É difícil sair imune após os episódios de Chernobyl, minissérie da HBO que retrata o famoso acidente nuclear numa usina soviética, ocorrido em abril de 1986. Pelo aspecto humano da situação – e a produção é bem gráfica ao ilustrar o tamanho da catástrofe na vida dos moradores da região – e também pelo prisma institucional, onde vemos o quanto a extinta União Soviética foi omissa e cruel na maneira como lidou antes e depois do acidente.
Em seus cinco episódios, a trama é recontada pela visão perplexa do químico russo Valery Legasov (Jared Harris, competente como o habitual) e da física Ulana (Emily Watson, brilhante) que tentam conter o dano, mesmo diante da urgência quase fatal da situação e do pragmatismo arbitrário e político por trás do governo.
Mais chocante que ver um bombeiro literalmente derretendo pelos efeitos da radiação, só mesmo o quanto Moscou entrou em estado de negação e ignorância dificultando muito o processo de contenção dos danos. O papel do ator sueco Stellan Skarsgard, Boris Shcherbina, um burocrata, conselheiro de Mikhail Gorbatchov, é crucial para entendermos – assimilando e analisando – o quanto a questão ideológica foi nociva para a resolução do problema numa escala maior e classista.
Claro que falar sobre esse tema, vindo de uma produção norte-americana, pode levantar questionamentos (também) ideológicos. Tanto que a Rússia já anunciou que fará “sua versão dos fatos”. Entretanto, o roteiro parece mais interessado em destrinchar as razões do que defende-las ou ataca-las. O viés é delicado, mas o que reverbera na tela tem a contundência de um documento histórico.

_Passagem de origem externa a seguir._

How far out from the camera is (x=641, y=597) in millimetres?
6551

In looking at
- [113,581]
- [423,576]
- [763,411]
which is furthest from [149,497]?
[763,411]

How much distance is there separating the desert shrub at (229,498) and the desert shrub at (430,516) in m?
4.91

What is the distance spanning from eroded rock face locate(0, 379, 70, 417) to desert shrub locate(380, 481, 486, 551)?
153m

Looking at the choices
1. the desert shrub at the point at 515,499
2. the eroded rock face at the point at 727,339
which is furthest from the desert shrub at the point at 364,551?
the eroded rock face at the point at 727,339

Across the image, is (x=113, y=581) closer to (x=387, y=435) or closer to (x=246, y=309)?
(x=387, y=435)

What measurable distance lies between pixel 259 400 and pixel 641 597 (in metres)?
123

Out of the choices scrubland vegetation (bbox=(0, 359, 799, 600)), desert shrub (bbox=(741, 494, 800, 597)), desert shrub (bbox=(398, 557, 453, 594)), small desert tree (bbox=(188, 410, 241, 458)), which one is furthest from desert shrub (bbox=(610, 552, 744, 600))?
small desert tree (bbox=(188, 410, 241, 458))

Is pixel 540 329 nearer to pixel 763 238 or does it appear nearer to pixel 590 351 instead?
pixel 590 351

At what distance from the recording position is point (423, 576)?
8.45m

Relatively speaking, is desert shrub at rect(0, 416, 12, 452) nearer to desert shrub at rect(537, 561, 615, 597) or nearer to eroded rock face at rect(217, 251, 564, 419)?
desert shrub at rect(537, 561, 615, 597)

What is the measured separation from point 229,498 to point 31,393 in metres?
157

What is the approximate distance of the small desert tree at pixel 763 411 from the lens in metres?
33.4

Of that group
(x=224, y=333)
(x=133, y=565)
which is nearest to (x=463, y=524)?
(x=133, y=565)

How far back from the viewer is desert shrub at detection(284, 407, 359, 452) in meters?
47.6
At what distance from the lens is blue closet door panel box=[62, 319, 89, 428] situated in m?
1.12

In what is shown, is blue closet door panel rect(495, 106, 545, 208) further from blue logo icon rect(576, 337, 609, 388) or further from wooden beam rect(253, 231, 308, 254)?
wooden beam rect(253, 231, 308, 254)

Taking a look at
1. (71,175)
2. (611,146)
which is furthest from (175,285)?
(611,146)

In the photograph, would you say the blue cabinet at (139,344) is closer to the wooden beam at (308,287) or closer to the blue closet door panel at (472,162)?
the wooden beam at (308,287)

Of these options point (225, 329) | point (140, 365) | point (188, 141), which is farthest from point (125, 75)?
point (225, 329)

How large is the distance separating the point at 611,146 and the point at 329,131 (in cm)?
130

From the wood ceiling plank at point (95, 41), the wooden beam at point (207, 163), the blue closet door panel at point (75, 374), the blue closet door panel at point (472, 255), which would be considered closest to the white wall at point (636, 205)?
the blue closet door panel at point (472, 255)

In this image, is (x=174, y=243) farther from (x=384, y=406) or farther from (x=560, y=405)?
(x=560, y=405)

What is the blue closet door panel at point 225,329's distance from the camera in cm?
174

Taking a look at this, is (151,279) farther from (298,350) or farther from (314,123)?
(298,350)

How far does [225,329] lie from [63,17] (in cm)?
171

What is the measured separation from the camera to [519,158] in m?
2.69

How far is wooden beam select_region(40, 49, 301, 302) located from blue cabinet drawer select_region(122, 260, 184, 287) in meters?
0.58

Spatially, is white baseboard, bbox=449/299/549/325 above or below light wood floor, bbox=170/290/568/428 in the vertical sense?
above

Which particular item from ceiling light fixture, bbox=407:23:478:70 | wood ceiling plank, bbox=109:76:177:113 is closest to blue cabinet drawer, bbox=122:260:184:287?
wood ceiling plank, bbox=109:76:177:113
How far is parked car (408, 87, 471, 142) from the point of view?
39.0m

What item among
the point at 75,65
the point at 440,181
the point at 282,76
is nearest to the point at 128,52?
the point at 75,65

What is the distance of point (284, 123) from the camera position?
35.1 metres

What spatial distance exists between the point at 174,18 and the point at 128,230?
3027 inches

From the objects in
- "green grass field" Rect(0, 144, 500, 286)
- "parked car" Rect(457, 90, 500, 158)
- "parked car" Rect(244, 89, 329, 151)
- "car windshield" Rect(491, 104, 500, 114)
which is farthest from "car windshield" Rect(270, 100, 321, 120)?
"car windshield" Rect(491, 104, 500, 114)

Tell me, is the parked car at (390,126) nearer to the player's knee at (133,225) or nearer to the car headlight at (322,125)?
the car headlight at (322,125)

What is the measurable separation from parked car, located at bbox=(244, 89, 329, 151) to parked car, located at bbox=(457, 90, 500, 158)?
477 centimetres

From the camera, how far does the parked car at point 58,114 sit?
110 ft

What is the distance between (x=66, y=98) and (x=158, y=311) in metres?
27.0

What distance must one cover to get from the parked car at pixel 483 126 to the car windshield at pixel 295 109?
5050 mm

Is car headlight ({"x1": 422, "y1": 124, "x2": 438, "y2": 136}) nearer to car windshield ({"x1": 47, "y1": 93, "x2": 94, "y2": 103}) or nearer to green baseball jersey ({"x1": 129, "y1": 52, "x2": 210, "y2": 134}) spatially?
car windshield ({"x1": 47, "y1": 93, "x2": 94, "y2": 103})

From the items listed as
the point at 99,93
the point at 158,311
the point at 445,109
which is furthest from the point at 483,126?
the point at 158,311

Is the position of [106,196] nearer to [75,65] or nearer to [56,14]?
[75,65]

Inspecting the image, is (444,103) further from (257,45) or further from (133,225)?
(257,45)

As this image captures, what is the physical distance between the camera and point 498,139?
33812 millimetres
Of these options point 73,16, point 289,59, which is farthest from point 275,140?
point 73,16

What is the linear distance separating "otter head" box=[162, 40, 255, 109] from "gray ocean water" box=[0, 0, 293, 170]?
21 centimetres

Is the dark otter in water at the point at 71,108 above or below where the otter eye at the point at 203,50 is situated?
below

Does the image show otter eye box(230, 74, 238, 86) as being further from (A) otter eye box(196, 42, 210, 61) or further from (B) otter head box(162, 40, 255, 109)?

Claro que na medida do possível de uma ficção. Chernobyl é potente e é até agora a melhor produção televisiva de 2019. A direção de Johan Renck estabelece devastação e melancolia pela urgência dos fatos e apuro cinematográfico (o episódio 4 é emocionalmente devastador), num requinte dramático tão incômodo como competente. Para além do excepcional resultado que vemos, é realmente difícil sair imune do que se vê.